Nicer was the advice he barked out to Garland in his troublesome inning. He sensed his pitcher was reverting to some old, bad habits -- namely, complacency and all those sluggish tendencies that had Sox fans and media critics labeling him as a California surfer boy with no heart.

 

A.J.'s counsel pays off

 

"A.J. told me I was getting lazy,'' Garland said. "I was trying to throw strikes and not being aggressive with it. It's nice to see him getting upset the same amount that I am. When I got lazy and throwing bad pitches, he's the one on the mound with me.''

 

Said Pierzynski: "I was trying to get him to give up one run, keep the score tied. To get two strikeouts -- that was the game on the line, against the heart of their lineup. For him to get through that was big. He's been great, as good as it gets right now. He's got that sinker going and can strike out guys when he has to.''

 

The Soriano at-bat, like the Tejada at-bat, is what Guillen will remember. "This year, he has more confidence in his pitch right there,'' he said. "He threw a good pitch at the right time, and that's why Jon Garland is having so good a year. We've got to take the most out of him when he's pitching so well.''

 

Let it serve as a lesson why teams never should give up on pitching prospects too early. Ken Williams almost did three winters ago, agreeing to relinquish Garland in a package that would have brought Darin Erstad from the Angels. Fortunately for the Sox, someone got Goofy in the hierarchy of the Disney Co., which owned the Angels at the time, and overturned the deal. Otherwise, Garland would be pitching in his native Southern California instead of ascending as the premier starting pitcher in Chicago, a shocking distinction in a town where Kerry Wood, Mark Prior and Carlos Zambrano were supposed to rule and where Mark Buehrle and Garcia were the assumed South Side aces. Not so, apparently.

 

"I told you guys last year. I never doubted him,'' Guillen said. "It was a matter of time. Last year, we gave him the opportunity to be a real pitcher.

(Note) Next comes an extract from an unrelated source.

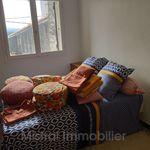 3 chambre maison de 75 m² à Saint-julien-de-peyrolas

We took the chance with him, and I took a lot of heat from the people about 'How long are you going to stay with Garland' and 'How long are you going to keep him there.' We did, and thank God we did. We gave him a chance to get better, and he took advantage.''

 

Not that Garland is into the national attention or the sudden local love. A quiet guy with an Olympic-softball-player girlfriend, he's just trying to enjoy it all after years of maddening underachievement.

 

"If we continue to play like this and score runs ...,'' he said, letting the thought pause in the night.

 

Allow me to finish it: The possibilities are endless.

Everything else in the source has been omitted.